* [Page extract]:
Do you know what the most frustrating thing about a compass is? It ONLY points North. But what if a compass could point to something....more appetizing? WIRED has challenged maker Joe Grand to figure out how to make a compass that points to pizza, in just three weeks. Pizza Compass Project Page: http://www.grandideastudio.com/portfolio/pizza-compass

Released on 04/28/2021

Transcript

This is a compass.

It's just like any other compass.

It's got orienting lines,

a ruler,

a rotating bezel

and a magnetized needle.

But do you know what the most frustrating thing is

about a compass?

It only points North.

But what if there was a compass

that could point to something way cooler?

Like, I don't know, the nearest slice of pizza.

So that's my challenge.

WIRED has given me three weeks

to figure out how to turn a regular compass

into a compass that points to pizza.

[upbeat music]

That's beautiful if I say so myself.

Oh, this is so cool.

[chuckles] It's actually working.

To the pizza.

By the way, I'm Joe Grand.

I'm a computer engineer, hardware hacker,

and former technological juvenile delinquent.

I built my first circuit board when I was 10 years old

and I just love doing this stuff.

Successful.

So there's a few goals for this project.

The most important one

is to actually build a system

that no matter where I am in the world,

it's gonna point me to the nearest pizza place.

The second goal is to take our mess of wires and components

and refine that into something much smaller,

more like an actual compass

that we can just walk around and use.

The third goal is to make this thing as simple as possible.

So you just push a button and you follow the LEDs.

There's two separate design aspects for this project,

the hardware and the software.

[upbeat music]

The core of the project

is this little module made by Particle.

It's a microcontroller module

and a cellular network interface module in one.

This is gonna control all the other peripherals

in our design,

and also let us communicate to the internet

over the cellular phones network

to get the information that we need

to point us in the right direction.

* [Tasks to perform]:
[1] Answer these from the pizza compass transcript:
(a) How much time does WIRED give Joe Grand for the challenge?
(b) How old was he when he built his first circuit board?
(c) Which company made the module at the core of the project?
[2] Copy the pizza compass transcript word for word, beginning at the words "about a compass?" and stopping after "slice of pizza.".
The data that follows has no connection to the pizza compass transcript.

* [Data excerpt]:
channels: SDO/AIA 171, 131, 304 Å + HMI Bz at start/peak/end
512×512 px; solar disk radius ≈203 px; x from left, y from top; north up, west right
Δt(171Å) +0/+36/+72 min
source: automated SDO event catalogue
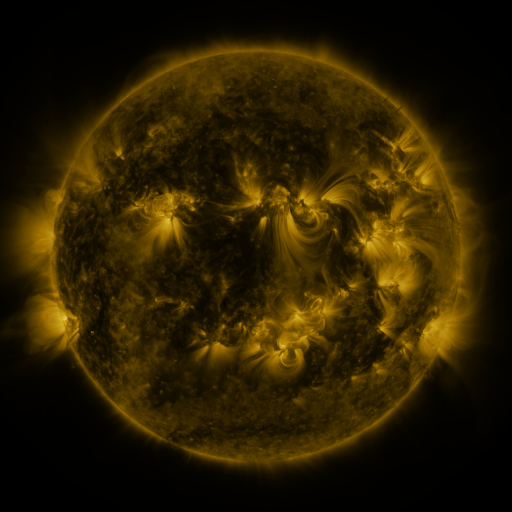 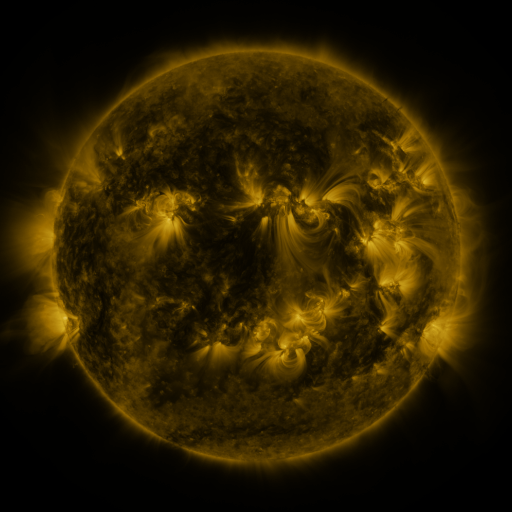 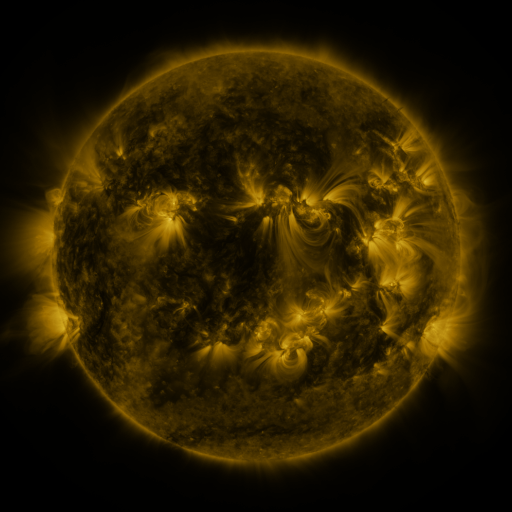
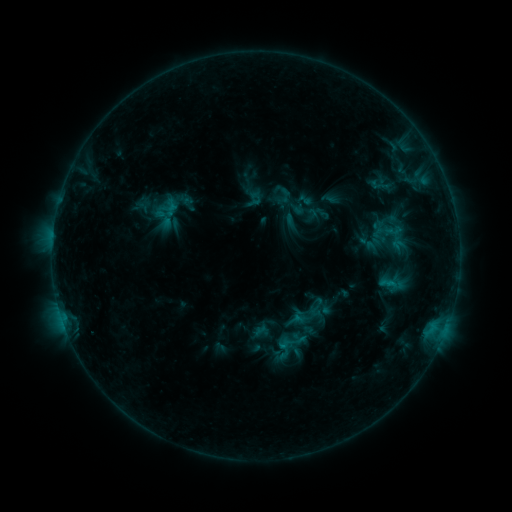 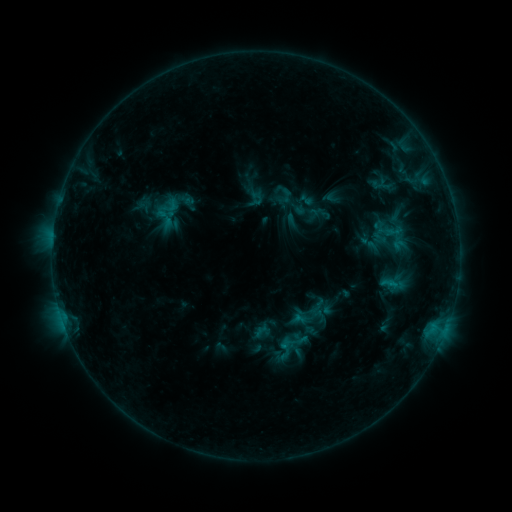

* [The answers]:
[1]
(a) Three weeks.
(b) 10 years old.
(c) Particle.

[2]
about a compass?

It only points North.

But what if there was a compass

that could point to something way cooler?

Like, I don't know, the nearest slice of pizza.